Critiques des autres éditions ou de la série
Edition DENOËL, Présences (1995)

     Né en 1944, John Varley écrit son premier roman au début des années soixante-dix : une histoire d'invasion de la Terre par des extra-terrestres venus secourir les mammifères marins. Au terme d'une lutte inégale de trois jours, l'humanité est entièrement anéantie. Entièrement ? Pas vraiment, puisque survivent quelques colonies humaines sur la Lune, Mars, les satellites de Jupiter ou dans des stations orbitales. Curieusement, une fois les dauphins débarrassés des humains, les ET s'installent paisiblement sur notre planète, empêchant le retour des survivants mais les laissant en paix dans l'espace.

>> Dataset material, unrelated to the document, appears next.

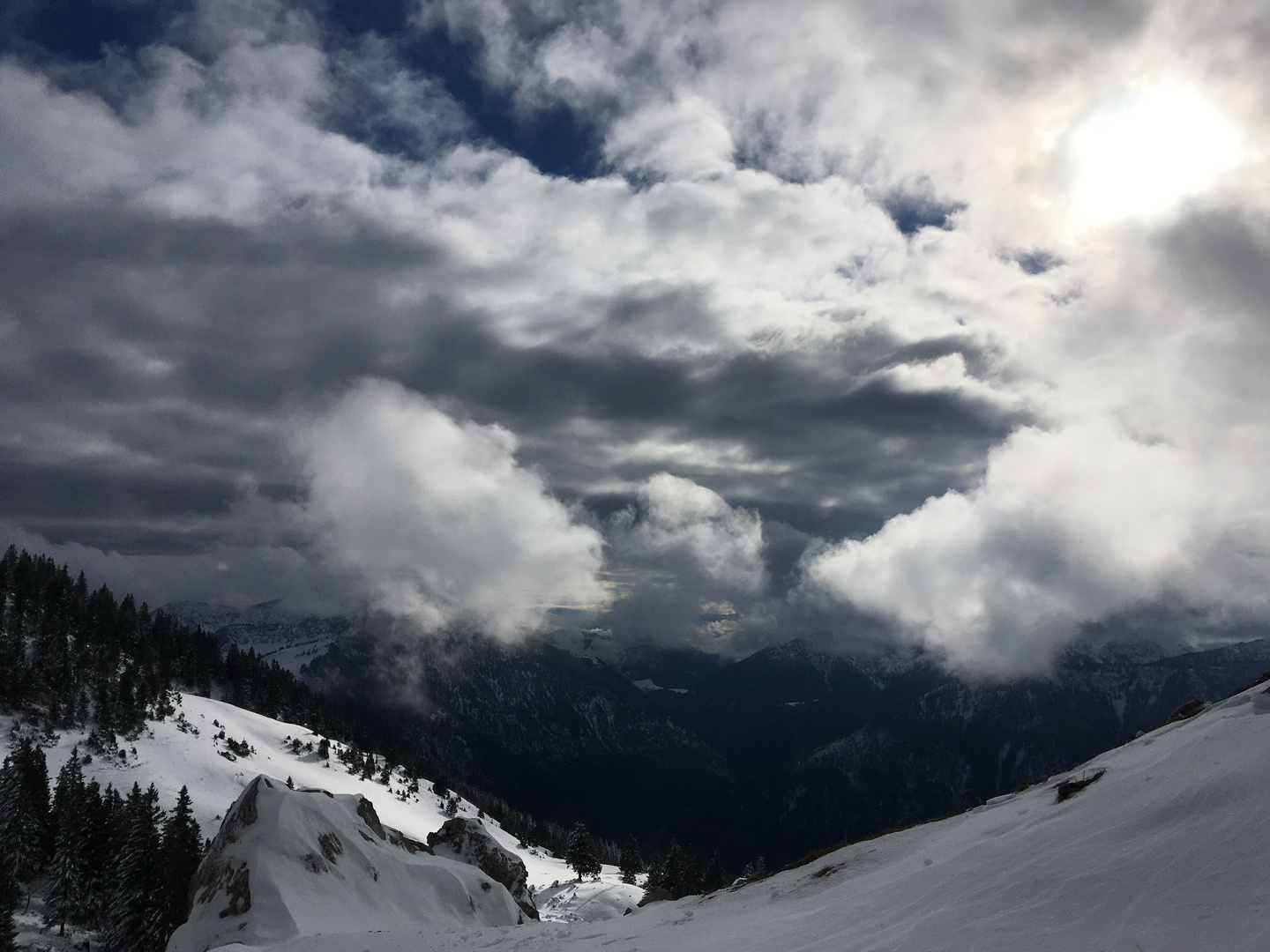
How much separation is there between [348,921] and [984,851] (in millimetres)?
42496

     Bien entendu, tous les éditeurs refusent ce roman au scénario particulièrement indigent. Varley décide pourtant de conserver sa thématique de départ : une Terre occupée par un ennemi invincible, une humanité dispersée dans le système solaire et formant l'univers des « Huit Mondes ». Entre les deux parties : un statu quo. Et notre auteur, tel un nouveau Robert Heinlein complétant peu à peu son Histoire du Futur, se met à rédiger, au long des années soixante-dix, un roman et quelques nouvelles se situant dans cet univers personnel. Le premier, The Ophiuchi Hotline, paraît en 1977 (Le canal Ophite, Calmann-Lévy), les secondes constituent l'essentiel du gros recueil The Persistence of The Vision en 1978 (Persistance de la Vision et Dans le palais des rois martiens, Denoël). Le succès est considérable et international : une belle revanche pour un auteur rejeté par tous à ses débuts, qui devient en quelques années une des plus grandes stars de la « nouvelle » SF américaine.

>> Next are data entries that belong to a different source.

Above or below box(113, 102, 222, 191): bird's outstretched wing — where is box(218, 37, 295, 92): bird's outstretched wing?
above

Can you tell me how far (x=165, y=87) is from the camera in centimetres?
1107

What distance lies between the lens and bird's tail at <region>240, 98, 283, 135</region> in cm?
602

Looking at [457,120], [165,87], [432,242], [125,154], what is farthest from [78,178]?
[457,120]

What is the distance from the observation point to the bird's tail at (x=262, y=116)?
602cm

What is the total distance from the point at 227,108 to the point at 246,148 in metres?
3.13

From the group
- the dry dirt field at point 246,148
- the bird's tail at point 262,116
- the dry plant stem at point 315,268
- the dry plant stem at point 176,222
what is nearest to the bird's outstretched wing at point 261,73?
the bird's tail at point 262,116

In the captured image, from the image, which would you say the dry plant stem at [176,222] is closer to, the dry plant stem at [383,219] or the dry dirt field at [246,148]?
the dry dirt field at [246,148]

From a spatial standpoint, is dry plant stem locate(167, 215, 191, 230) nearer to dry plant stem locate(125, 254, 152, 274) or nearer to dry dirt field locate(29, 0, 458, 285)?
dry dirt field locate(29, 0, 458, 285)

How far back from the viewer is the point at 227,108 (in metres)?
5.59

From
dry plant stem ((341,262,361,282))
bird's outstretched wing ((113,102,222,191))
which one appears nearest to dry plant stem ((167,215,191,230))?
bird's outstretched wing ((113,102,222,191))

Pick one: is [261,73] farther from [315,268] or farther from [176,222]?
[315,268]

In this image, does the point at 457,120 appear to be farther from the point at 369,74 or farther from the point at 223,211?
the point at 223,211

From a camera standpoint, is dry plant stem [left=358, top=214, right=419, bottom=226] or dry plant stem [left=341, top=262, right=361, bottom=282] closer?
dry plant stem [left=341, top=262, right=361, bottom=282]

     1992 : John Varley renoue avec son univers des Huits Mondes et publie un énorme roman, Steel Beach, aujourd'hui traduit aux éditions Denoël sous l'excellent titre Gens de la Lune. Par rapport à ses œuvres précédentes, l'auteur a remonté le temps : Steel Beach se situe à la veille du bicentenaire de l'invasion ; il a également resserré le cadre de l'action : même s'il est fait quelques allusions à Mars et autres mondes humains, tout se passe au sein de la colonie lunaire.
     Le personnage principal est un journaliste-vedette de Luna, Hildy Johnson, chargé, au départ du roman, d'écrire une série d'articles préparant le proche bicentenaire de l'Invasion. Avec le prétexte de mettre en parallèle la vie actuelle sur Luna et celle de la Terre à la fin du vingtième siècle, ce dans les domaines les plus variés, Hildy entraîne le lecteur dans une vaste enquête sur la société lunaire. Ce procédé convenu est rapidement abandonné — non sans avoir permis à l'auteur de dresser avec minutie un décor d'une grande complexité — au profit d'une série d'intrigues entremêlées, riches en rebondissements — mais aussi en quelques digressions parfois un peu longues et bavardes.

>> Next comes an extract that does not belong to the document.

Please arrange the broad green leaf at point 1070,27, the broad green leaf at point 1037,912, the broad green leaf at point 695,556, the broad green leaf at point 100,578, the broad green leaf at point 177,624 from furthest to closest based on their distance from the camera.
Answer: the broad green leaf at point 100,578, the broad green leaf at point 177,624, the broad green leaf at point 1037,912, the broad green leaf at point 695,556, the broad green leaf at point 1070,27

     Après un changement de sexe — quelque chose de banal sur les Huit Mondes — Hildy découvre une véritable société à l'intérieur de la société : celle des « Heinleinistes ». Ces parfaits libertariens vivent à l'écart de l'autorité centrale, en rébellion contre le colossal ordinateur qui préside aux destinées de la population de Luna. Ils ont développé une technologie d'avant-garde (dont un champ de force se comportant dans le vide comme un scaphandre immatériel) et leur plus grand rêve est de construire un colossal vaisseau spatial qui les emmènera vers les étoiles, loin de l'univers étriqué des Huits Mondes.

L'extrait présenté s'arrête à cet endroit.